Living room littered with roommate's rubbers
I have a problem. The problem is my new roommate. We didn't know that he was gay when we asked him to be our roommate because he went out with girls before he moved in. After a month of living with us he started going to gay night at the local clubs and then found this guy. It is a week later and when my other roommate came home from seeing his girlfriend he found condoms all over the place. He didn't even clean up his mess! What should we do? We still have to live with him for another year.
— Help Us
Dear Help Us,
Sharing a space can certainly lead to some interesting experiences. Whether your roommate is snacking on your groceries, leaving the dishes in the sink, or casting off opened, used condoms around your shared living spaces (assuming that's what you’re talking about), cohabitating can be challenging. Inconsiderate roomies come in all shapes, sizes, and... sexualities. If you and your other roommate are bugged solely by the mess of rubber rubbish in your common living space, then initiating a face-to-face talk with the litterbug about your mutual needs is likely the best strategy for dealing with this issue.
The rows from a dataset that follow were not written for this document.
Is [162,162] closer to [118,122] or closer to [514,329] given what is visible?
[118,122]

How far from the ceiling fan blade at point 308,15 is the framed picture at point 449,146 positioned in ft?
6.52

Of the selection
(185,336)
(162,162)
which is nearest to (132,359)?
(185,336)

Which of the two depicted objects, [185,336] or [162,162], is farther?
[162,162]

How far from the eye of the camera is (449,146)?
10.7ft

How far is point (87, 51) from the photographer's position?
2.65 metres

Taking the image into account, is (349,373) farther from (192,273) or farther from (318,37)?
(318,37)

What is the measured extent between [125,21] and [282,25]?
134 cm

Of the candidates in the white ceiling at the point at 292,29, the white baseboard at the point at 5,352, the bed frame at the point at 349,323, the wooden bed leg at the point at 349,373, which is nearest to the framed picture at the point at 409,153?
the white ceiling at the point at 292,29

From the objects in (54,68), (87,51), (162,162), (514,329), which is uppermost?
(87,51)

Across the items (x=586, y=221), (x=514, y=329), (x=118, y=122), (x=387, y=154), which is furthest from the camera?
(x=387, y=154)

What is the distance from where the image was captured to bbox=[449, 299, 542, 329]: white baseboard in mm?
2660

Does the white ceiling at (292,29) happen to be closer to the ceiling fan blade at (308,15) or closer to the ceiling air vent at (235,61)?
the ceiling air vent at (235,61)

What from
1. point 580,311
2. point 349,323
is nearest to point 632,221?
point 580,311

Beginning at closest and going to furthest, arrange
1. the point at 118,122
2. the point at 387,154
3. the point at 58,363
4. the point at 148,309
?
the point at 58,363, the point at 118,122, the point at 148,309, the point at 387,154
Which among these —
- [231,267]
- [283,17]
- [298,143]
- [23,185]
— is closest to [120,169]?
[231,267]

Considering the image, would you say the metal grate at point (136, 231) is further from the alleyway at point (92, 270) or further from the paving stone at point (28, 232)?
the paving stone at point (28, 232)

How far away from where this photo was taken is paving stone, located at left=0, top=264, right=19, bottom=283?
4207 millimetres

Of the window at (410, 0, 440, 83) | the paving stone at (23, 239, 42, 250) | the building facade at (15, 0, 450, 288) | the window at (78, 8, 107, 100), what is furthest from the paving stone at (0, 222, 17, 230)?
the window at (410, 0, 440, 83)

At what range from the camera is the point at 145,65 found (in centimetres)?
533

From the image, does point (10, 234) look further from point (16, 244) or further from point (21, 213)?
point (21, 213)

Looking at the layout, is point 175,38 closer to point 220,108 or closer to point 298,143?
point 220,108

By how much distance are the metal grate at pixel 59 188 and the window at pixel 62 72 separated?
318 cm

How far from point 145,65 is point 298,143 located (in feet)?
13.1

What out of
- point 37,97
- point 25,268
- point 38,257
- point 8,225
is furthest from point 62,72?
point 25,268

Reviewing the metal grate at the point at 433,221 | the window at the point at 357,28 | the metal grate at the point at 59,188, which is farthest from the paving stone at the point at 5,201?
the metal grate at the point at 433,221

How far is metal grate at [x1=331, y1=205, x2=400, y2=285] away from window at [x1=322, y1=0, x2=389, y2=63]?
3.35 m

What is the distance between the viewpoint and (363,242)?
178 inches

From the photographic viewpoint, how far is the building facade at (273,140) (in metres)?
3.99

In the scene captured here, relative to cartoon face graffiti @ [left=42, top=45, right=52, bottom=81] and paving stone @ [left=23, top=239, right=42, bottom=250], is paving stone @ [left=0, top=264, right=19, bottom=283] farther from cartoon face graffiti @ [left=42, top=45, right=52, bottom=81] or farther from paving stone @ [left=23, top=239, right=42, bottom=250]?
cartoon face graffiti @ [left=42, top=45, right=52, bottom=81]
You and your other roommate might consider initiating a respectful conversation with him about your concerns with the mess and be prepared to listen to his thoughts and feelings. It may also be useful to talk to your new roommate about your concerns individually, so it doesn’t feel like you and your other roommate are coming at your new roommate. When addressing your issues, being direct, yet patient might help you see each other's perspectives and hopefully work towards a solution that benefits all parties.
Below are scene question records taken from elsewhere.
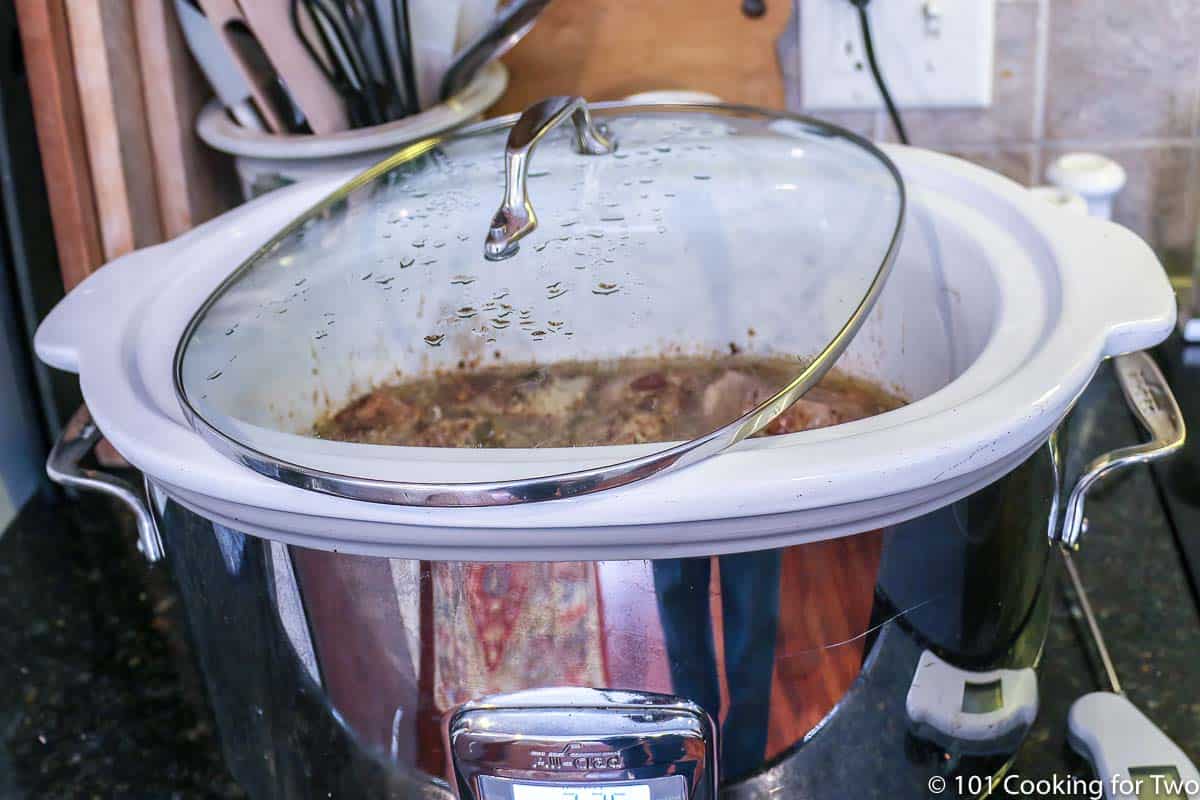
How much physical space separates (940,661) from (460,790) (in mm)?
205

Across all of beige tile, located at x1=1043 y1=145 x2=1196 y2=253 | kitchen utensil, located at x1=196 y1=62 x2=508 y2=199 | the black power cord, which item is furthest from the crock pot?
beige tile, located at x1=1043 y1=145 x2=1196 y2=253

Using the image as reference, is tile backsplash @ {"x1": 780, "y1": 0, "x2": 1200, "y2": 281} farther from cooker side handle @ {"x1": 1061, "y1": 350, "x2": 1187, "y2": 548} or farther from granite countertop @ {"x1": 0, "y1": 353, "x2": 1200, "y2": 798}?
cooker side handle @ {"x1": 1061, "y1": 350, "x2": 1187, "y2": 548}

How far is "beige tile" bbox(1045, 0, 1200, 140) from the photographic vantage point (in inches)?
35.1

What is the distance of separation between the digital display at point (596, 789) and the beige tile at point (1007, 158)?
64 centimetres

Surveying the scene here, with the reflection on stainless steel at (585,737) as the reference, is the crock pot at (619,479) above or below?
above

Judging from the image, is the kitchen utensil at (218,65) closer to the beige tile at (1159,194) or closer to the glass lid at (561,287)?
the glass lid at (561,287)

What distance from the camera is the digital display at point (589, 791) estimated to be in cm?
47

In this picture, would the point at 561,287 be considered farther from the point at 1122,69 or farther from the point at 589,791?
the point at 1122,69

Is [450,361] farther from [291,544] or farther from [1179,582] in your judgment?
[1179,582]

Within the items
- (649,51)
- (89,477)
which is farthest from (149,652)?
(649,51)

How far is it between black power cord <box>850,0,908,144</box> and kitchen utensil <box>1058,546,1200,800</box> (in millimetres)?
367

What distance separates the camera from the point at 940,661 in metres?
0.50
On the other hand, if the two of you are uncomfortable with your roommate's new expression of sexuality, you might consider that the latex litter problem could only be a minor symptom of a more serious issue—your discomfort with your roommate's desire to have sex with men. Perhaps your roommate is scattering his condom footprint in response to unspoken hostility that he's picking up from the two of you. Or maybe he's showing off his sexual prowess because he's getting messages that he's inferior to you.
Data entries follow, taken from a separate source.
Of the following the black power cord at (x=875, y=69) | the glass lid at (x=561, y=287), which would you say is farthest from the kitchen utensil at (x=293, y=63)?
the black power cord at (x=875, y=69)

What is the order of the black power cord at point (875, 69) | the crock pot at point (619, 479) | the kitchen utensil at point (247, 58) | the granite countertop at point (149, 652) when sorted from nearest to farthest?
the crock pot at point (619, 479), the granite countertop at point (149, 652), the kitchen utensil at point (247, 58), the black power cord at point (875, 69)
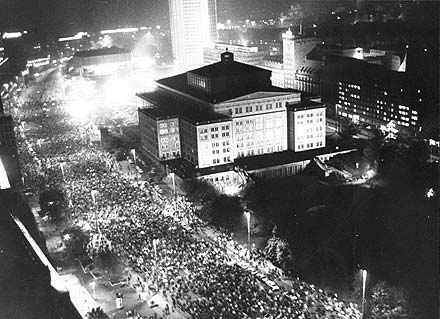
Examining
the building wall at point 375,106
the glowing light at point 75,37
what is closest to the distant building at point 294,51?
the building wall at point 375,106

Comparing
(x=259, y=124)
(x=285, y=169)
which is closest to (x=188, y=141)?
(x=259, y=124)

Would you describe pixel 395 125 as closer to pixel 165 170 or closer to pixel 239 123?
pixel 239 123

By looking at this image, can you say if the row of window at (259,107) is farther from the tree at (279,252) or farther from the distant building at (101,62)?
the distant building at (101,62)

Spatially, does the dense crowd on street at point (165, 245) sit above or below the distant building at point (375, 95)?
below

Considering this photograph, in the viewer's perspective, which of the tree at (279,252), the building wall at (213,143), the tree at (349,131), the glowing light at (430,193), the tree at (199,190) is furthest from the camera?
the tree at (349,131)

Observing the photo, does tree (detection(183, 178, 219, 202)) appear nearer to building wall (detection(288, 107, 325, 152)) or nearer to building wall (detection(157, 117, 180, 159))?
building wall (detection(157, 117, 180, 159))

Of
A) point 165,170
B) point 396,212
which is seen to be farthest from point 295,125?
point 396,212

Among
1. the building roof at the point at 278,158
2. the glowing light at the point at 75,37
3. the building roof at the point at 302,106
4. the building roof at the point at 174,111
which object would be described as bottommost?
the building roof at the point at 278,158
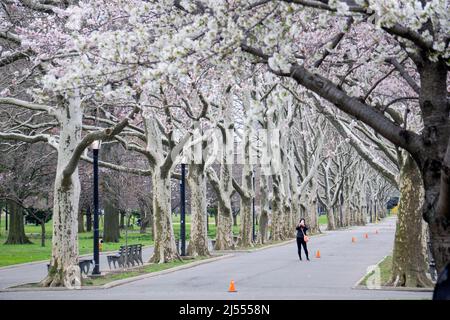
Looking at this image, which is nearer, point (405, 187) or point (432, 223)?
point (432, 223)

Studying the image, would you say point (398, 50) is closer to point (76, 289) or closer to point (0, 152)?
point (76, 289)

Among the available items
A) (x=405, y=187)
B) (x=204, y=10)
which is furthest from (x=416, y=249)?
(x=204, y=10)

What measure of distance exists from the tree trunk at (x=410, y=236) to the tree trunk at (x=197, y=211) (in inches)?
551

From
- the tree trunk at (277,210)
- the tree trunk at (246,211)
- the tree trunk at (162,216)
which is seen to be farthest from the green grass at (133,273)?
the tree trunk at (277,210)

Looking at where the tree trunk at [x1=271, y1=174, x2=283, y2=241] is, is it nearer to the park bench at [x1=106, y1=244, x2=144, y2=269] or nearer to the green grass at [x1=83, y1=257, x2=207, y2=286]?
the green grass at [x1=83, y1=257, x2=207, y2=286]

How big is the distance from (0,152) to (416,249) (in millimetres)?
22816

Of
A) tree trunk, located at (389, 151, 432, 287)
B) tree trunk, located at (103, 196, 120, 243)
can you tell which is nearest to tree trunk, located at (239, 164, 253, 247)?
tree trunk, located at (103, 196, 120, 243)

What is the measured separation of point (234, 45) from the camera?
10688 millimetres

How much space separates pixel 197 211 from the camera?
33.8m

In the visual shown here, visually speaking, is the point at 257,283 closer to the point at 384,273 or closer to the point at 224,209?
the point at 384,273

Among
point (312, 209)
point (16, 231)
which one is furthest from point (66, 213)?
point (312, 209)

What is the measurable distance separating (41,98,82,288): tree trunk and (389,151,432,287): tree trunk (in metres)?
8.34

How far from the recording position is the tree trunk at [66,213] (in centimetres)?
2133

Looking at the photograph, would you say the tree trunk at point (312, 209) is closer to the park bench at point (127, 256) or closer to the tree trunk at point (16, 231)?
the tree trunk at point (16, 231)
To understand the root of your issue with your new roommate, you could reflect on the following questions: would you and your roommate still have asked your new roommate to live with you if you knew he was gay beforehand? Would you both be as upset about the condom litter if your new roommate had used them with a girlfriend as opposed to this new guy he’s sleeping with? Answering these questions will allow you to look inwards and discover what, if anything, is underlining your discomfort with the situation.
Remember, talking about sex or sexuality with a new person in your life may be a little uncomfortable. Before you take the plunge, you may want to check out Help—My roommate's a lesbian! and From sharing closet space to coming out of the closet in the Go Ask Alice! archive.
Who knows—you might all grow and learn something from this experience. Good luck!